I love words. I love words because they are necessary pushpin holes on the n-dimensional surface that is the whole of human thought. For every word/pushpin a fraction of an inch wide, there are hundreds of millions of n-meters of open space in between. That's the real void. The void that literalists fear and politico-christo-fascists call Hell.

But I digress—and perhaps landing at “Hell” in a blog entry about words is the Ultimate Digression—that is, if I accepted any Absolutes that weren't also Temporary.

Sundial0501A gnomon, by one definition, is “the raised part of a sundial that casts the shadow; a style.” Yet another: “An object, such as the style of a sundial, that projects a shadow used as an indicator.”

Truth be told, I learned this word today from one of those word-of-the-day mailing lists to which I have subscribed. No matter, it's in the arsenal now, and I fully intend to use it.

And did you notice that “style” is another word for “gnomon”? Funny how words can dot the universe like stars and as sparsely and yet still overlap. Again, I digress.

I love words not because it's easy to grab a thesaurus or select something from my already considerable vocabulary and impress or confuse or annoy you, but because they define the void, the places where they are not, just like the black ink of letters in the white pages of a book: your eye sees not the letters themselves but the whitespace around them (black is the absence of light, and your eye is a mechanism which senses light). There should be words for things you imagine but cannot express without some faculty in the arts or sciences or magicks.

There should be a word (and perhaps may actually be a word) for that momentary feeling you get when you're taking the stairs down into a black-dark basement, miscalculating which step was the final one and expecting your next footfall to drop you another few inches when in fact it lands on flooring. There shouldn't be a word for “void” come to that, because by its very existence it obliterates that which it describes. Describes the indescribable, labels the unlabelable.

You can string words together into lovelies of thought and feeling. And you can do this for benevolent reasons like education, neutral reasons like explication and nefarious reasons, like artificially manipulating the mundane into the mystic in order to draw power to yourself or your group.
■ ■ ■
PROBLEMS TO SOLVE:
a. From the blog entry about words, set down the span between "I love words not" and "sciences or magicks.", inclusive.
b. Condense the paragraph of the blog entry about words that begins "There should be a word (and perhaps may actually be a word)" into a short bulleted list, keeping its main points.

RECORDED INFORMATION:
■ ■ ■
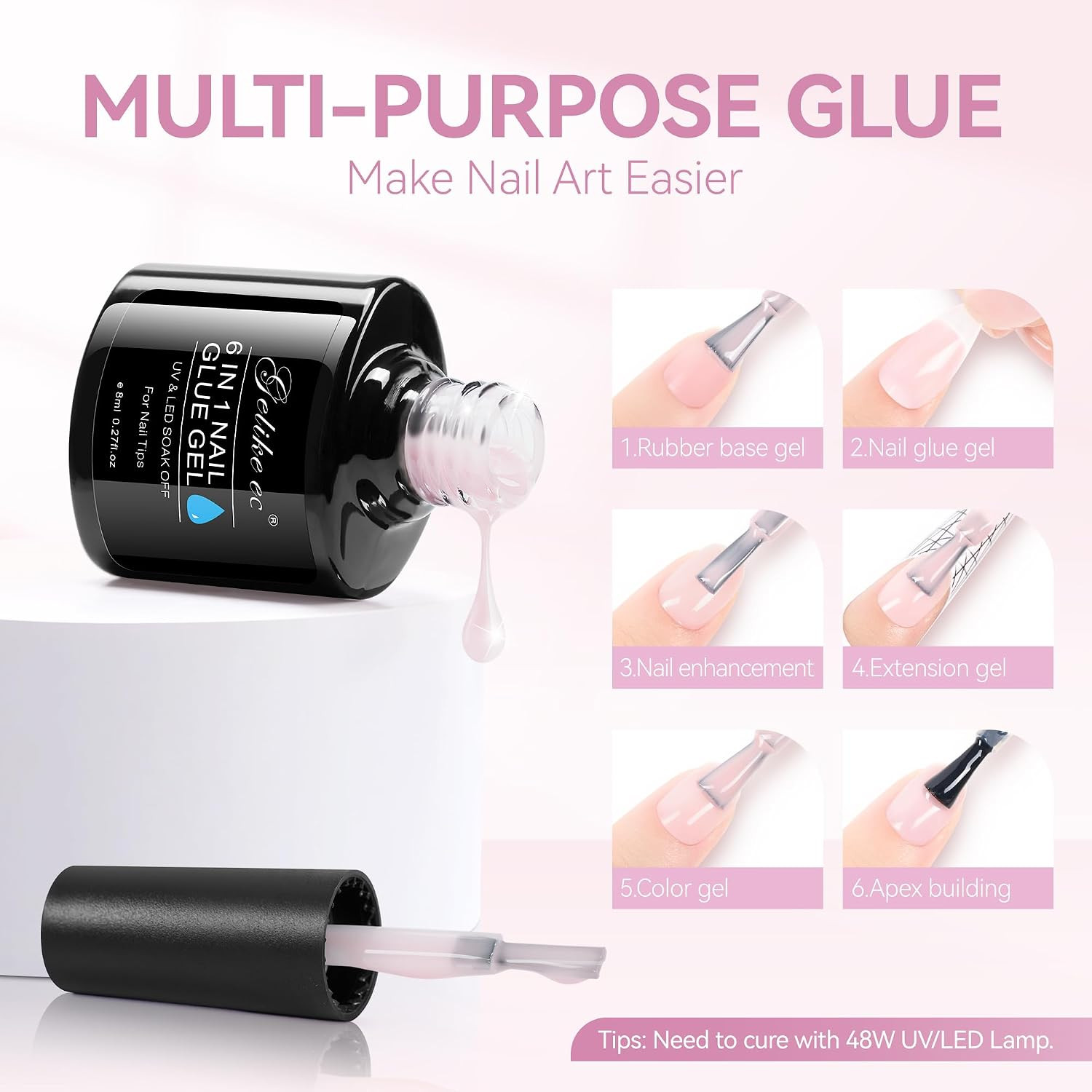 Gelike Jelly Nail Glue Gel: Sheer Baby Pink Rubber Base for Natural Nails | 6-In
■ ■ ■
ANSWERS TO EACH TASK:
a.
I love words not because it's easy to grab a thesaurus or select something from my already considerable vocabulary and impress or confuse or annoy you, but because they define the void, the places where they are not, just like the black ink of letters in the white pages of a book: your eye sees not the letters themselves but the whitespace around them (black is the absence of light, and your eye is a mechanism which senses light). There should be words for things you imagine but cannot express without some faculty in the arts or sciences or magicks.

b.
- A word should exist (and possibly does) for the momentary feeling of descending stairs into a dark basement, misjudging which step is the last, and expecting the next footfall to drop a few more inches when it actually lands on flooring.
- There shouldn't be a word for "void," since the word's very existence obliterates what it describes: it describes the indescribable and labels the unlabelable.